La actuación llega casi cuatro meses después de que el Consistorio pusiera en marcha el procedimiento de recuperación posesoria del edificio, ocupado desde hace años y convertido en alojamiento precario para decenas de personas. Según los datos municipales, cuando se inició el proceso vivían allí 206 personas. Con el paso de los meses, y a raíz de las actuaciones de los servicios sociales, la cifra se ha reducido hasta unas 70 personas que aún ocupaban los antiguos módulos penitenciarios.
La decisión judicial se fundamenta en los informes elaborados por la Policía Local, los Bomberos de Palma y los servicios sanitarios, que alertaban de un "riesgo real, grave y actual" para la vida y la integridad física de los residentes. Entre los principales problemas detectados se encontraban el alto riesgo de incendio, las graves deficiencias de habitabilidad y las dificultades de evacuación en caso de emergencia.
Durante el operativo se han mantenido desplegados los servicios sociales municipales, que han continuado ofreciendo alternativas residenciales e itinerarios de inserción a las personas afectadas. También se ha dispuesto una ambulancia del 061 para atender cualquier incidencia que se pudiera producir durante el desalojo.
Según ha informado Cort, en coordinación con el Institut Mallorquí d'Afers Socials (IMAS), hasta ahora 45 personas han sido derivadas a centros de acogida temporal o a programas sociales y laborales. Aun así, las entidades que trabajan con personas sin hogar han advertido en diferentes ocasiones de la falta de recursos residenciales estables para dar respuesta a situaciones de vulnerabilidad cronificada.
La antigua cárcel de Palma se había convertido en los últimos años en uno de los principales focos de exclusión residencial de la ciudad. Además de las condiciones de degradación del edificio, el Ayuntamiento había justificado la necesidad de recuperar su posesión por los problemas de convivencia denunciados por los vecinos de la zona y por la proximidad de un centro educativo.

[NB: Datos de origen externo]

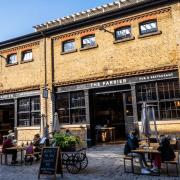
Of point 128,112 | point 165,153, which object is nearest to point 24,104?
point 128,112

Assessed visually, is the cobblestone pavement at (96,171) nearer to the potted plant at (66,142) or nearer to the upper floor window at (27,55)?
the potted plant at (66,142)

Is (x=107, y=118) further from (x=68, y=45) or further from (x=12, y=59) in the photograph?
(x=12, y=59)

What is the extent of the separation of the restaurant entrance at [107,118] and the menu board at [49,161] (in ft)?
22.9

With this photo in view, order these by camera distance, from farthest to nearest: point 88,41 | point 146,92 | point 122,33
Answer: point 88,41 < point 122,33 < point 146,92

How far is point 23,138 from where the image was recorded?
18656mm

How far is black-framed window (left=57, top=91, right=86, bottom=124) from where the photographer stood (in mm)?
16547

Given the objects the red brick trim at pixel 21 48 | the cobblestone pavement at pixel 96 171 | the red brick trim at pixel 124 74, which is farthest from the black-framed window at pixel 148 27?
the red brick trim at pixel 21 48

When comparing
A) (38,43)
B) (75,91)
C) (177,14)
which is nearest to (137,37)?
(177,14)

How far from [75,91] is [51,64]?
267 cm

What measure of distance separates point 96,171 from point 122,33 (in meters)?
9.05

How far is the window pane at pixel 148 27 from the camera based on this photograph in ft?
48.3

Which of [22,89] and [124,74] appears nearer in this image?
[124,74]

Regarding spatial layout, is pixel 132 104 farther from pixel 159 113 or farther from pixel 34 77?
pixel 34 77

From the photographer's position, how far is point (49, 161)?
9.13 metres
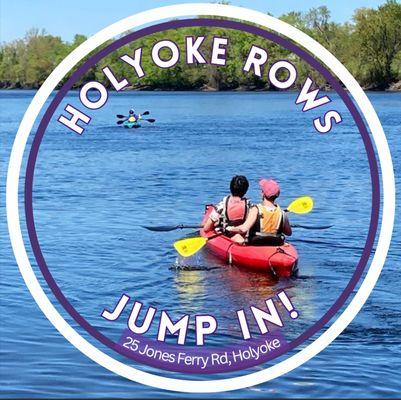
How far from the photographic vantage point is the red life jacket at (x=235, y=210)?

Una vez completado el desalojo, la Policía Local mantendrá un dispositivo de vigilancia permanente en el entorno del recinto para evitar nuevas ocupaciones. Posteriormente, el Consistorio procederá a tapiar las instalaciones, mientras queda pendiente definir el futuro uso de un espacio que hace décadas que forma parte del paisaje urbano de Palma.
“El PP ha elegido el camino más cruel con las personas vulnerables”
La portavoz de MÉS per Palma, Neus Truyol, ha criticado el desalojo de la antigua prisión y ha acusado al gobierno municipal del PP de optar “por el camino más cruel” al expulsar a personas vulnerables sin garantizar, según ha dicho, una alternativa habitacional digna. Truyol ha afirmado que “una ciudad decente no resuelve la pobreza escondiéndola detrás de un muro” y ha reprochado al ejecutivo local que no actúe con la misma contundencia ante la especulación inmobiliaria y el aumento de los precios del alquiler. También ha sostenido que el desalojo “es el símbolo de una política que castiga la vulnerabilidad y premia la especulación”.